Q. Agent Rodriguez, where are you from?
A. From Naranjito.
Q. Next to Corozal.
A. Yes, sir.
Q. In fact, you were a neighbor all your life of Mr. Lozada.
A. No.
Q. You weren’t?
A. No, sir.
Q. Where did you go to school?
A. In Naranjito.
Q. Santa Teresita?
A. Just for ninth grade.
Q. Any relatives of Mr. Lozada go to school there with you?
A. Yes, sir.
Q. Who?
A. Mr. Lozada’s son.
Q. And the daughter.
A. Well, I don’t remember about Mildred.
Q. But you seem to call her by her first name.
A. Yes, sir.
Q. Isn’t it a fact, sir, that you have known Mr. Lozada and his family since back in your high school years, sir?
A. Well, it wasn’t until the day of the arrest that I remembered Emilio and my studying with him, because he was really fat and I didn’t remember him.
Q. You didn’t socialize with the children of Mr. Lozada in your younger years?
A. At that time we were together in the same ninth grade classroom, but nothing more.
Q. Didn’t you date a friend of Mildred Lozada and double date with her?

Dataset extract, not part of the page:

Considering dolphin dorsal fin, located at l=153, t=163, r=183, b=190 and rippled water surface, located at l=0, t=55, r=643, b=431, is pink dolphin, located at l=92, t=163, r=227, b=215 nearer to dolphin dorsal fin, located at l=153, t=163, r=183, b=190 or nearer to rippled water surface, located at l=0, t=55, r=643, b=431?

A. I don’t know, I don’t remember. If you can tell me, because I don’t remember.
Q. How old a man are you, sir? How old are you?
A. Thirty-seven.
Q. And you never had a problem with the Lozada family during those years, did you?
A. No, not that I remember.
Q. And what did Mr. Lozada say to you?
A. When he approached me, when he came near, he asked whether it was me. I told him yes, that it was me. And he told me that he knew I was coming here today. I told him yes, that I was, that I had told him so on Monday, and that on Monday I had been here. And he made a comment to me as to whether I could state here that I bought the oil container behind his back. I told him that I could not; that the police knew already about it; that I coming here to state — to say the full truth. So I again advised him whether he had spoken clearly with his attorney, whether he had told the truth to his attorney, and he told me that if he got ten years, it would be the same as getting 100. That’s all.
Q. Did he mention anything to you about assisting you economically?
A. Yes. I became upset because while he still owed me some money, when I came down I tried to collect from him and he told me that he had spent a lot on attorneys. And then yesterday he comes up to offer me money, and I told him no.
Q. He offered you money for what, sir?
A. I don’t know if it was for me to lie, but I told him that I would not lie.